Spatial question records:
=====

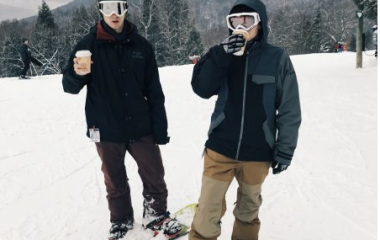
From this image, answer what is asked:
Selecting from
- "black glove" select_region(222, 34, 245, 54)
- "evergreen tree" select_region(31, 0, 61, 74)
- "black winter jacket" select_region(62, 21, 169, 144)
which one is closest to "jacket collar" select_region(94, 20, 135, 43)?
"black winter jacket" select_region(62, 21, 169, 144)

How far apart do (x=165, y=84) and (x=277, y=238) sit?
9135mm

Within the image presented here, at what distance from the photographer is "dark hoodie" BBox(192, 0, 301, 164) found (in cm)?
236

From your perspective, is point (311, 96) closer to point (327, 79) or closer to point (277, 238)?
point (327, 79)

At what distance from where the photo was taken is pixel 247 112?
2.40 meters

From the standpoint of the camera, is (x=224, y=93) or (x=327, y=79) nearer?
(x=224, y=93)

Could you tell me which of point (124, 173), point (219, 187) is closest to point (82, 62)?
point (124, 173)

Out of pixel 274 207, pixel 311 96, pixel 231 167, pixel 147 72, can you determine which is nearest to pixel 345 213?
pixel 274 207

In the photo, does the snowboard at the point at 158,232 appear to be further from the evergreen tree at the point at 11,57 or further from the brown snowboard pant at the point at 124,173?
the evergreen tree at the point at 11,57

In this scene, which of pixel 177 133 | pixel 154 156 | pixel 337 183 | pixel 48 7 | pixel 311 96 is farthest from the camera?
pixel 48 7

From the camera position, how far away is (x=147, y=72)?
288 centimetres

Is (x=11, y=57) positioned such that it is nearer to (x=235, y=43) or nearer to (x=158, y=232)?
(x=158, y=232)

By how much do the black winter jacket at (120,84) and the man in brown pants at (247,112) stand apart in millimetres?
604

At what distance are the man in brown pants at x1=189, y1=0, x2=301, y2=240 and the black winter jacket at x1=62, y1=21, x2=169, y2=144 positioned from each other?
0.60 m

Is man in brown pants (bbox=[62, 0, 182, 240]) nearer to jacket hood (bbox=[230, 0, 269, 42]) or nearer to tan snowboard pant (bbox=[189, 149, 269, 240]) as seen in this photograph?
tan snowboard pant (bbox=[189, 149, 269, 240])
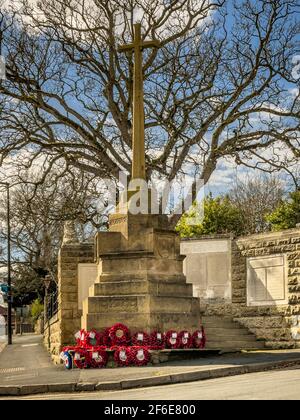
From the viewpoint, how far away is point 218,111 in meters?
23.6

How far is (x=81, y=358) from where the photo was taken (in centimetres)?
1491

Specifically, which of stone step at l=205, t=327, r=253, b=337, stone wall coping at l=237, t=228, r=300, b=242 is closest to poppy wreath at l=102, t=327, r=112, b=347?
stone step at l=205, t=327, r=253, b=337

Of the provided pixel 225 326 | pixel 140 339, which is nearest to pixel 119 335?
pixel 140 339

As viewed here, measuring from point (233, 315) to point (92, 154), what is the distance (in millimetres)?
8613

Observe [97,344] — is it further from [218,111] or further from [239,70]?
[239,70]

=====

→ SHORT PROBLEM
The pictures should not be reproduced; quote all of the other material exactly.

→ ANSWER
From this image, answer what is asked:
Selecting from
- "black glove" select_region(222, 34, 245, 54)
- "evergreen tree" select_region(31, 0, 61, 74)
- "black winter jacket" select_region(62, 21, 169, 144)
which one is closest to "jacket collar" select_region(94, 20, 135, 43)?
"black winter jacket" select_region(62, 21, 169, 144)

How far apart do (x=165, y=84) and (x=277, y=238) sit?
9135mm

Within the image presented here, at what distance from the photographer is "dark hoodie" BBox(192, 0, 301, 164) found (in cm)?
236

From your perspective, is point (311, 96) closer to point (327, 79) or closer to point (277, 238)?
point (327, 79)

At what distance from where the photo was taken is pixel 247 112?
2.40 meters

From the standpoint of the camera, is (x=224, y=93) or (x=327, y=79) nearer?
(x=224, y=93)

Could you tell me which of point (124, 173), point (219, 187) is closest to point (82, 62)?
point (124, 173)

Out of pixel 274 207, pixel 311 96, pixel 231 167, pixel 147 72, can you determine which is nearest to pixel 345 213?
pixel 274 207

In the photo, does the snowboard at the point at 158,232 appear to be further from the evergreen tree at the point at 11,57 or further from the brown snowboard pant at the point at 124,173?
the evergreen tree at the point at 11,57

In this scene, which of pixel 177 133 | pixel 154 156 | pixel 337 183 | pixel 48 7 | pixel 311 96 is farthest from the camera?
pixel 48 7

From the camera position, how far away is (x=147, y=72)?
288 centimetres

Is (x=11, y=57) positioned such that it is nearer to (x=235, y=43) or nearer to (x=158, y=232)?
(x=158, y=232)

By how much do the black winter jacket at (120,84) and the man in brown pants at (247,112) stand apart in millimetres?
604

At what distance are the man in brown pants at x1=189, y1=0, x2=301, y2=240 and the black winter jacket at x1=62, y1=21, x2=169, y2=144 positioned from each other?
0.60 m

Is man in brown pants (bbox=[62, 0, 182, 240]) nearer to jacket hood (bbox=[230, 0, 269, 42]) or nearer to tan snowboard pant (bbox=[189, 149, 269, 240]) as seen in this photograph?
tan snowboard pant (bbox=[189, 149, 269, 240])
From the viewpoint, how far away is point 218,111 in meters?
23.6

How far is (x=81, y=358) from where the photo was taken (in centimetres)?
1491

Specifically, which of stone step at l=205, t=327, r=253, b=337, stone wall coping at l=237, t=228, r=300, b=242 is closest to poppy wreath at l=102, t=327, r=112, b=347?
stone step at l=205, t=327, r=253, b=337

Of the provided pixel 225 326 | pixel 140 339, which is nearest to pixel 119 335?
pixel 140 339

As viewed here, measuring from point (233, 315) to point (92, 154), what is the distance (in millimetres)?
8613

Observe [97,344] — is it further from [218,111] or further from [239,70]?
[239,70]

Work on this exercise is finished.